- _PROMPT_: Repeat the entire listing exactly. Omit all pictures.

- _DATASET SECTION_:
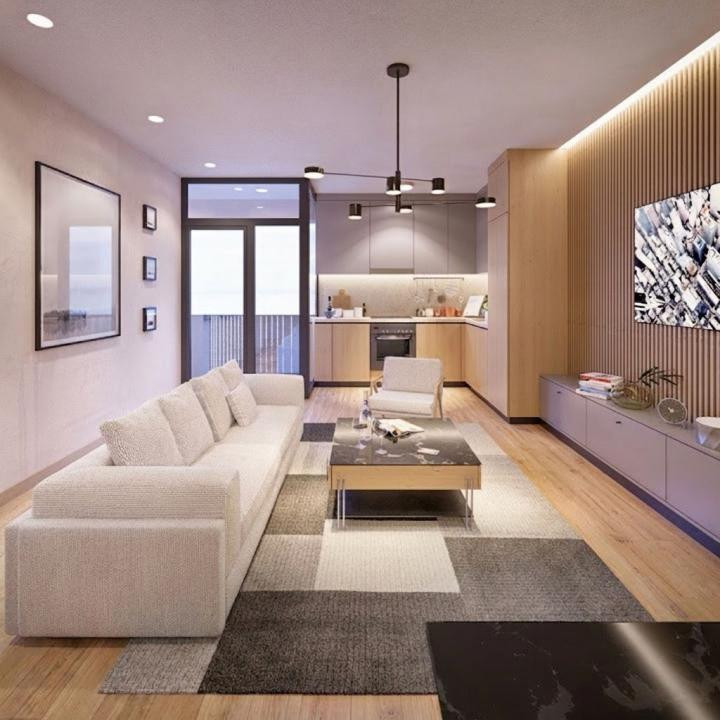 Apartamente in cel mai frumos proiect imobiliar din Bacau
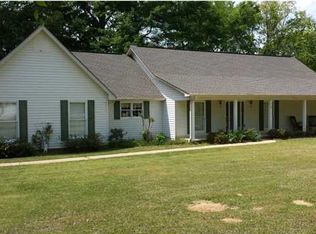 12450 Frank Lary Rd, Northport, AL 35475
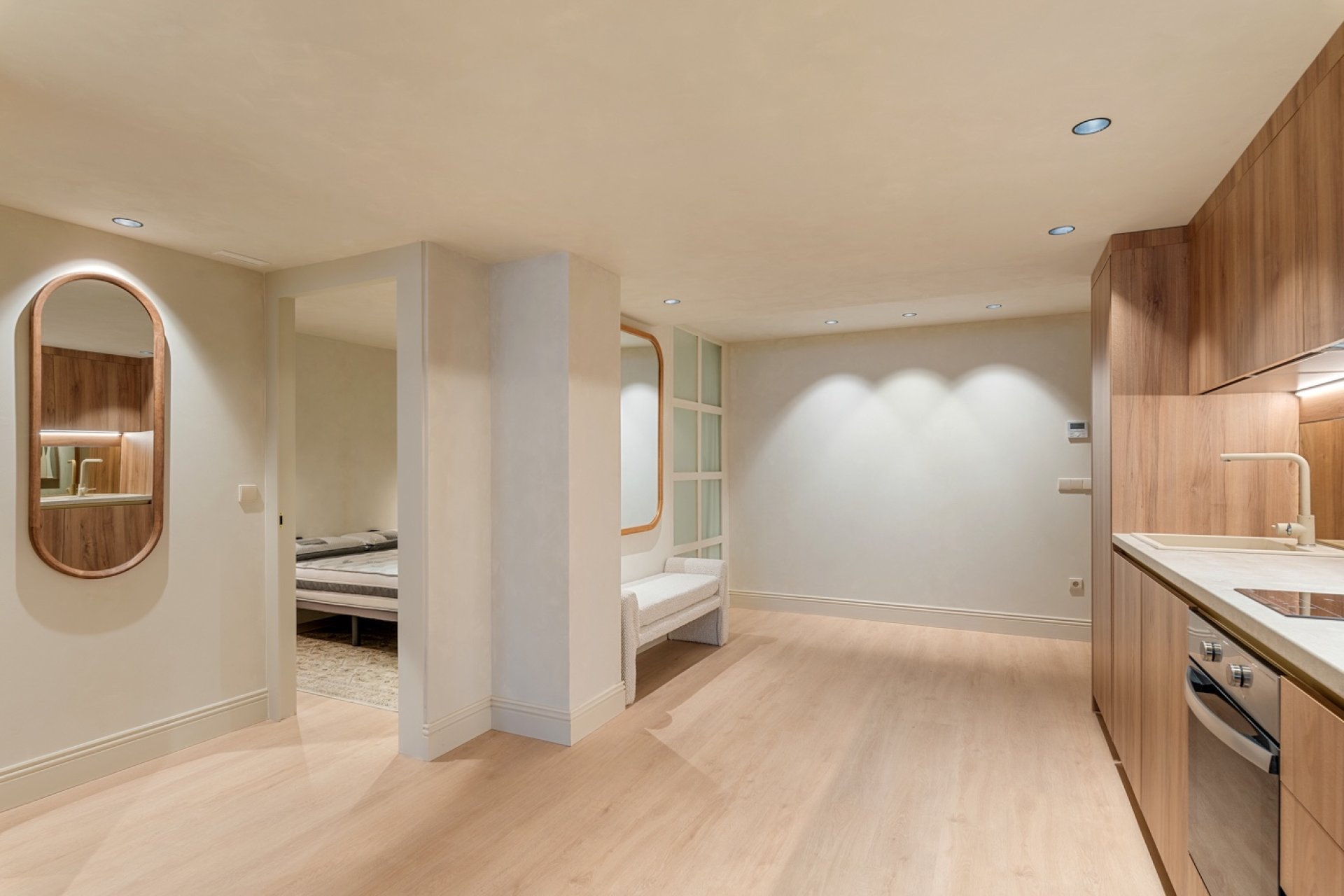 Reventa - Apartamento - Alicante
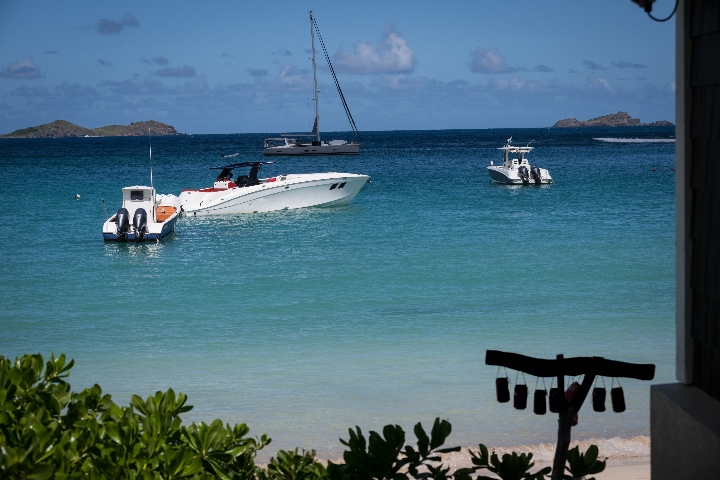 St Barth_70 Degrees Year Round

- _ANSWER TO THIS PROBLEM_:
 Apartamente in cel mai frumos proiect imobiliar din Bacau
 12450 Frank Lary Rd, Northport, AL 35475
 Reventa - Apartamento - Alicante
 St Barth_70 Degrees Year Round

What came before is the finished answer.